(Source material begins)
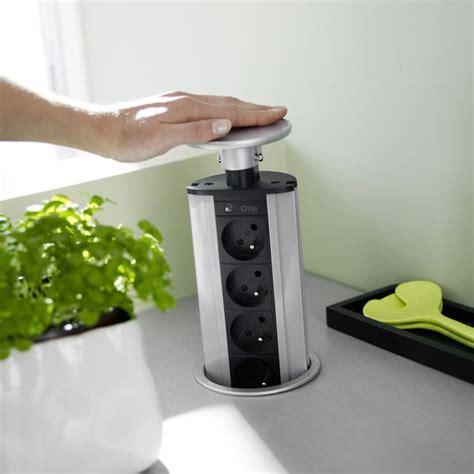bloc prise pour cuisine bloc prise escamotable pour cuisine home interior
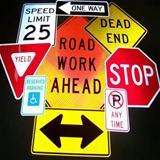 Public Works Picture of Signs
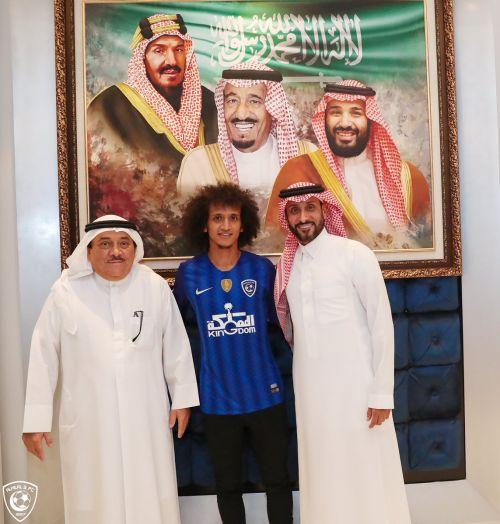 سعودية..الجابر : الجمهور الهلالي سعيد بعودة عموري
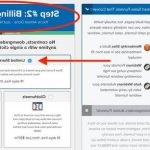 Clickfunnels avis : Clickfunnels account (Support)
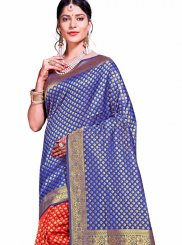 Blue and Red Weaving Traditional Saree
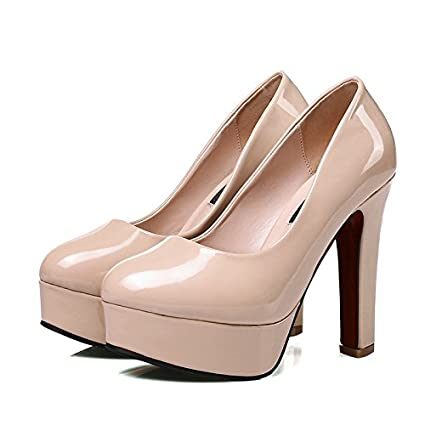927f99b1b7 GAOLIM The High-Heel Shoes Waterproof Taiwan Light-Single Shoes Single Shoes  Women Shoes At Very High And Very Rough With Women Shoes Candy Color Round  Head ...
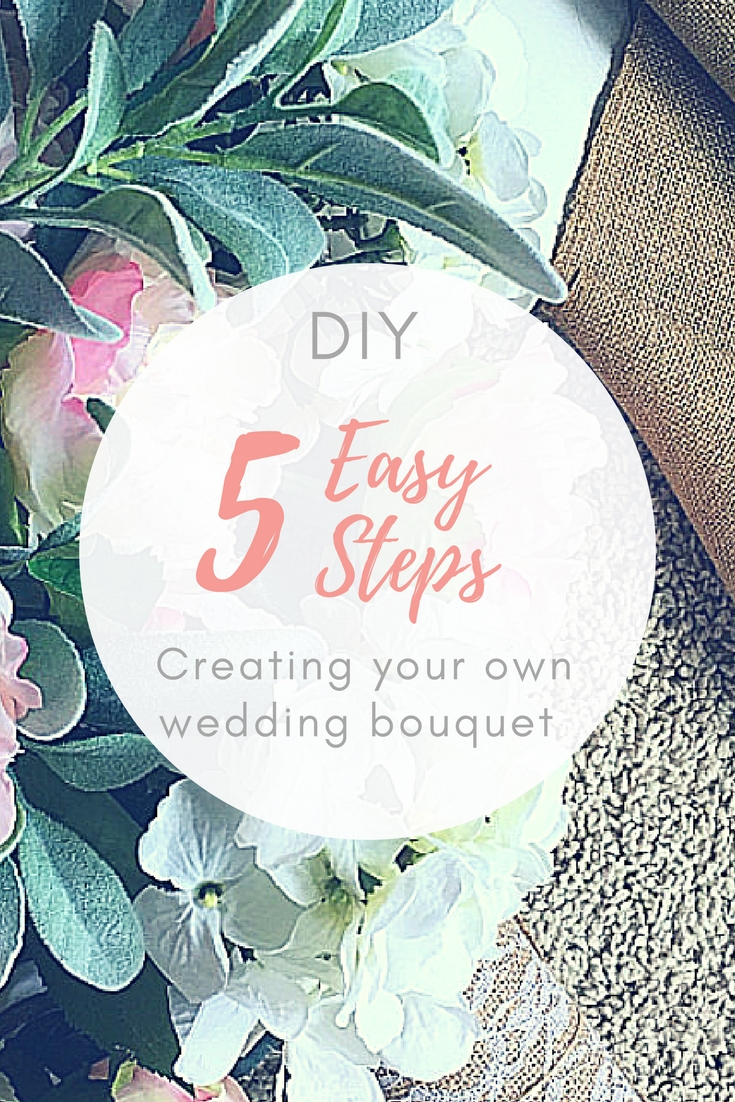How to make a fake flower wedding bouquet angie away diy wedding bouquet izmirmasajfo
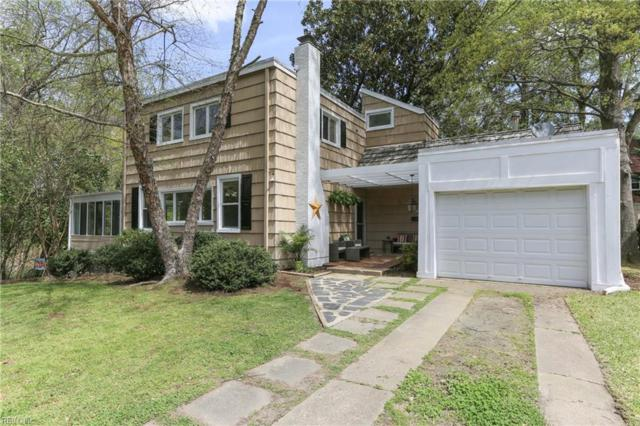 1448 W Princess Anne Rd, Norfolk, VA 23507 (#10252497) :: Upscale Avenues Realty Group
(Source material ends)
* Try it
Repeat the listing exactly, minus its pictures.

* Task output
bloc prise pour cuisine bloc prise escamotable pour cuisine home interior
 Public Works Picture of Signs
 سعودية..الجابر : الجمهور الهلالي سعيد بعودة عموري
 Clickfunnels avis : Clickfunnels account (Support)
 Blue and Red Weaving Traditional Saree
927f99b1b7 GAOLIM The High-Heel Shoes Waterproof Taiwan Light-Single Shoes Single Shoes  Women Shoes At Very High And Very Rough With Women Shoes Candy Color Round  Head ...
How to make a fake flower wedding bouquet angie away diy wedding bouquet izmirmasajfo
 1448 W Princess Anne Rd, Norfolk, VA 23507 (#10252497) :: Upscale Avenues Realty Group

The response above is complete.